Responding to the proliferation of armed conflicts in Africa -- and as part of the G-8's general concern for global security -- the African and G-8 leaders adopted a joint plan to enhance African capacities to undertake peace operations. Among other measures, it projects the creation, equipping and training of African multinational standby brigades by 2010, under the direction of the African Union and sub-regional African organizations.

The G-8 leaders also approved separate action plans on water and health, both of which prominently highlighted Africa's needs. A plan on famine focused mainly on Africa, and emphasized that combating famine requires both short-term emergency relief and longer-term efforts to promote rural development, fight HIV/AIDS and improve governance.
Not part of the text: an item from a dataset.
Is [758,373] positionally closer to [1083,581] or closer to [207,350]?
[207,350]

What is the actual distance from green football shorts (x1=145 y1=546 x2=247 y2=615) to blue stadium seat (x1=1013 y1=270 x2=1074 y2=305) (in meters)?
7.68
However, Mr. Phil Twyford, spokesman of Oxfam, a UK-based non-governmental development organization, maintained that the G-8 famine plan was "completely empty." He noted that it did not address the problem of the high agricultural subsidies that Europe and the US pay to their own farmers, a practice that tends to flood world markets with agricultural surpluses and depresses the prices that African farmers receive for their crops.

The issue of subsidies came up in the discussions among G-8 leaders, but no breakthroughs were achieved (although a few weeks later the European Union did indicate greater willingness to consider eventually reducing some of its subsidies). Commenting on the impasse at the summit, President Wade called Northern agricultural subsidies "a great injustice that is against the interests of Africans."

The Senegalese president noted that while Africans did not get everything they wanted from the G-8 summit, "We are not bitter, since we cannot act politically with bitterness. But we do have the will to make ourselves heard. We are defending the interests of Africa with the means we have."